Lay out every line of the listing below as a Markdown table with the columns "Row" and "Line," numbering the rows and leaving out the blank lines.

A block of data:
-=-=-=-=-

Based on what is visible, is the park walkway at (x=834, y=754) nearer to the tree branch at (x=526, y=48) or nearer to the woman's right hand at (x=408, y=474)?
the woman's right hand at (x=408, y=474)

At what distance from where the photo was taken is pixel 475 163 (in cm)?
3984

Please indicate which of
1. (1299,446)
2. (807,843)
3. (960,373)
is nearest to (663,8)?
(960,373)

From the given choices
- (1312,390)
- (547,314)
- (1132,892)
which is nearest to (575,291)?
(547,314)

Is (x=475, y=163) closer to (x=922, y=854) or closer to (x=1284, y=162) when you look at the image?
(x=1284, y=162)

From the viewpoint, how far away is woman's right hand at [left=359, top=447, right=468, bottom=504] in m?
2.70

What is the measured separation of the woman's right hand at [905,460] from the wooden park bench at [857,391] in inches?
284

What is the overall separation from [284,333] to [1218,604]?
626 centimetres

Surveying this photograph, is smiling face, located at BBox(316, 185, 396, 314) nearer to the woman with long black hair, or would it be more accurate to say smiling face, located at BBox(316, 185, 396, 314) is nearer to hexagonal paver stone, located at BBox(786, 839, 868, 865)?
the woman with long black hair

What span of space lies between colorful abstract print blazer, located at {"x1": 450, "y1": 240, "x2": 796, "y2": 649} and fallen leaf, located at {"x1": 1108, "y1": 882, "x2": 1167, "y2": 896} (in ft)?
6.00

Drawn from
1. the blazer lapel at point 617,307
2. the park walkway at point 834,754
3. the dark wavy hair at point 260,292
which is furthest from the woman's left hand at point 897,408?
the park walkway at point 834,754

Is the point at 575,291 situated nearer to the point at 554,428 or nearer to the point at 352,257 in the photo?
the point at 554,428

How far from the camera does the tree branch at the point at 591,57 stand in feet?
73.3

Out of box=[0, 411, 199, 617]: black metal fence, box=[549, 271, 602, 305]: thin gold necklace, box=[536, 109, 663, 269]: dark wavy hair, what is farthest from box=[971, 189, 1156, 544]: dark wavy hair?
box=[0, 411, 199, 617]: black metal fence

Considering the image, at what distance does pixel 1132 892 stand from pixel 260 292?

-=-=-=-=-

§ **Response to the exercise**:
| Row | Line |
|---|---|
| 1 | Based on what is visible, is the park walkway at (x=834, y=754) nearer to the tree branch at (x=526, y=48) or nearer to the woman's right hand at (x=408, y=474)? |
| 2 | the woman's right hand at (x=408, y=474) |
| 3 | At what distance from where the photo was taken is pixel 475 163 (in cm)? |
| 4 | 3984 |
| 5 | Please indicate which of |
| 6 | 1. (1299,446) |
| 7 | 2. (807,843) |
| 8 | 3. (960,373) |
| 9 | is nearest to (663,8)? |
| 10 | (960,373) |
| 11 | From the given choices |
| 12 | - (1312,390) |
| 13 | - (547,314) |
| 14 | - (1132,892) |
| 15 | which is nearest to (575,291)? |
| 16 | (547,314) |
| 17 | Is (x=475, y=163) closer to (x=922, y=854) or closer to (x=1284, y=162) when you look at the image? |
| 18 | (x=1284, y=162) |
| 19 | From the viewpoint, how far away is woman's right hand at [left=359, top=447, right=468, bottom=504] in m? |
| 20 | 2.70 |
| 21 | What is the measured separation of the woman's right hand at [905,460] from the wooden park bench at [857,391] in inches? |
| 22 | 284 |
| 23 | What is the overall separation from [284,333] to [1218,604]? |
| 24 | 626 centimetres |
| 25 | Surveying this photograph, is smiling face, located at BBox(316, 185, 396, 314) nearer to the woman with long black hair, or would it be more accurate to say smiling face, located at BBox(316, 185, 396, 314) is nearer to hexagonal paver stone, located at BBox(786, 839, 868, 865)? |
| 26 | the woman with long black hair |
| 27 | What span of space lies between colorful abstract print blazer, located at {"x1": 450, "y1": 240, "x2": 796, "y2": 649} and fallen leaf, located at {"x1": 1108, "y1": 882, "x2": 1167, "y2": 896} (in ft)? |
| 28 | 6.00 |
| 29 | Drawn from |
| 30 | 1. the blazer lapel at point 617,307 |
| 31 | 2. the park walkway at point 834,754 |
| 32 | 3. the dark wavy hair at point 260,292 |
| 33 | which is furthest from the woman's left hand at point 897,408? |
| 34 | the park walkway at point 834,754 |
| 35 | Is the point at 575,291 situated nearer to the point at 554,428 or nearer to the point at 352,257 in the photo? |
| 36 | the point at 554,428 |
| 37 | How far from the camera does the tree branch at the point at 591,57 stand in feet? |
| 38 | 73.3 |
| 39 | Out of box=[0, 411, 199, 617]: black metal fence, box=[549, 271, 602, 305]: thin gold necklace, box=[536, 109, 663, 269]: dark wavy hair, what is farthest from box=[971, 189, 1156, 544]: dark wavy hair? |
| 40 | box=[0, 411, 199, 617]: black metal fence |
| 41 | Considering the image, at what distance does pixel 1132 892 stand from pixel 260 292? |